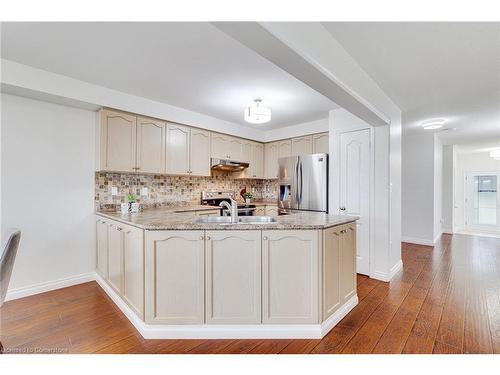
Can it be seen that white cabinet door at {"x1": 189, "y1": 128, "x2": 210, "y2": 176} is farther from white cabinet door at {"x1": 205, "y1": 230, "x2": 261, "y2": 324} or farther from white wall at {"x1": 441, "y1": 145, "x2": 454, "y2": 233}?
white wall at {"x1": 441, "y1": 145, "x2": 454, "y2": 233}

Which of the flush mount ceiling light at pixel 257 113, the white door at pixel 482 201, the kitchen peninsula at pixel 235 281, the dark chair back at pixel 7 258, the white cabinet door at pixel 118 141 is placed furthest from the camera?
A: the white door at pixel 482 201

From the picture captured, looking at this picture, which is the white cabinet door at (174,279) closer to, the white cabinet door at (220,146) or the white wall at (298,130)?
the white cabinet door at (220,146)

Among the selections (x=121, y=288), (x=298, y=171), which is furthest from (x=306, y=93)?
(x=121, y=288)

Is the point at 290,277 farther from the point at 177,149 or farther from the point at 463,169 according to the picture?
the point at 463,169

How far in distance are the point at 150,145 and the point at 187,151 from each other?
0.58 metres

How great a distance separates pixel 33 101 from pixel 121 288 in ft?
7.42

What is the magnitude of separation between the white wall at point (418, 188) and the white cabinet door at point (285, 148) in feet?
9.56

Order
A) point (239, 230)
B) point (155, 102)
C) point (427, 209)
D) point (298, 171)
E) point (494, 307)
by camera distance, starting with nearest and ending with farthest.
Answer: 1. point (239, 230)
2. point (494, 307)
3. point (155, 102)
4. point (298, 171)
5. point (427, 209)

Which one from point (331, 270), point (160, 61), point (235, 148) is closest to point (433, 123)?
point (235, 148)

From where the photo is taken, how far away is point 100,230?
9.81ft

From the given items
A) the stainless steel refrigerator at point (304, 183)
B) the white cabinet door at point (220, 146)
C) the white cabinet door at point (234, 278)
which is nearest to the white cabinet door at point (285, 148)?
the stainless steel refrigerator at point (304, 183)

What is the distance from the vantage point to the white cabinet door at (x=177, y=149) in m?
3.55

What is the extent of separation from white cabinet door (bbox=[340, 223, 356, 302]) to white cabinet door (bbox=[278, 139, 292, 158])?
2484mm
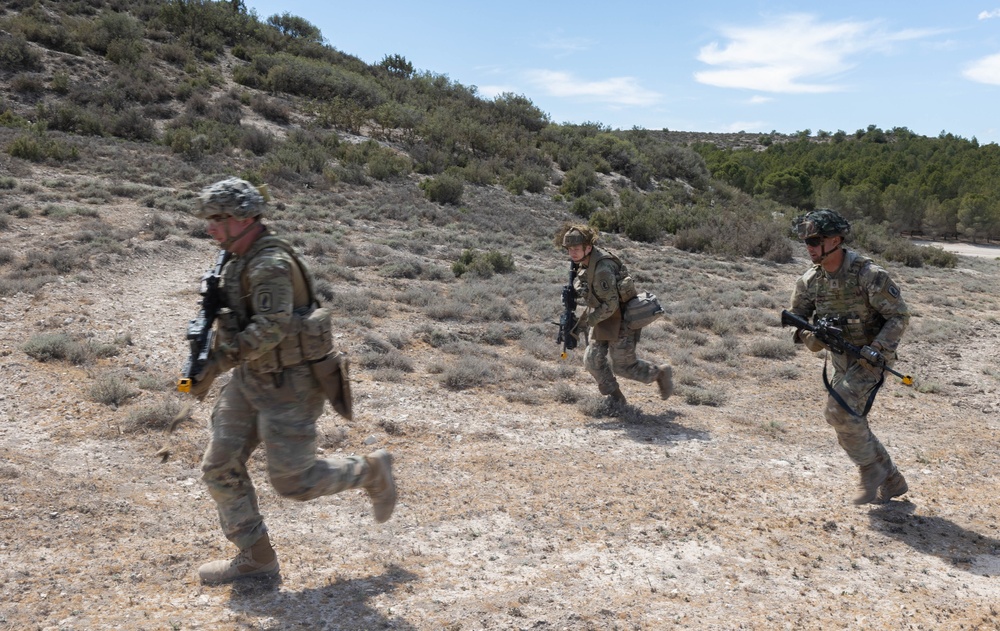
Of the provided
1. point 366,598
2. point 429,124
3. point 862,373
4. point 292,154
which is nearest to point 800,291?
point 862,373

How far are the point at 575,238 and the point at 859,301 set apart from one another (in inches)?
95.7

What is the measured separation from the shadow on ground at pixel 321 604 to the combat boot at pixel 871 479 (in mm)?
3074

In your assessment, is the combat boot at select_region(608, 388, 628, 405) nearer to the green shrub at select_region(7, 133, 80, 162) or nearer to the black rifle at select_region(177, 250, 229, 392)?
the black rifle at select_region(177, 250, 229, 392)

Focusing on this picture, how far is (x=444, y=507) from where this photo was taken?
4.95 meters

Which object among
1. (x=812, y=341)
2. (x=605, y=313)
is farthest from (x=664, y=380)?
(x=812, y=341)

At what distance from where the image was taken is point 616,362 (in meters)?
6.91

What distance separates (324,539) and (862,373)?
3499mm

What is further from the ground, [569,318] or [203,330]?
[203,330]

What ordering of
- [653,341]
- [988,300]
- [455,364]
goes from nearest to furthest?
[455,364] < [653,341] < [988,300]

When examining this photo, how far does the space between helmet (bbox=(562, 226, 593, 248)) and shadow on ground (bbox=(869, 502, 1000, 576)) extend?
3.05 meters

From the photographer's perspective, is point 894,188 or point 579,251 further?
point 894,188

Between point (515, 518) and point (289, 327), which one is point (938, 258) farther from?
point (289, 327)

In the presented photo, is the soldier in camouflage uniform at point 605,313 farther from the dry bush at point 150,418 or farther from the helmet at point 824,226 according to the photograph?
the dry bush at point 150,418

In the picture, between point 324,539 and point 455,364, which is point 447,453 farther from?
point 455,364
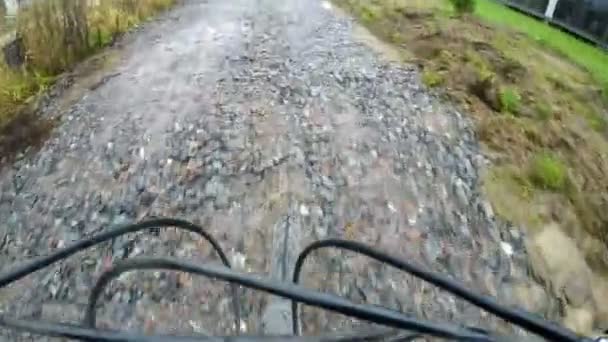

• • • • • • •

> _Short exercise_
Gather every line from the entries above that contains the string "separation" and copy each such line in full. Treat the match as case-sensitive.

> _Answer to the problem_
What is the magnitude of separation between the white wall at point (418, 188) and the white cabinet door at point (285, 148) in feet?
What is the extent of separation from white cabinet door (bbox=[340, 223, 356, 302]) to white cabinet door (bbox=[278, 139, 292, 158])?
What is the measured separation from the shadow on ground at pixel 321 604 to the combat boot at pixel 871 479 (in mm)?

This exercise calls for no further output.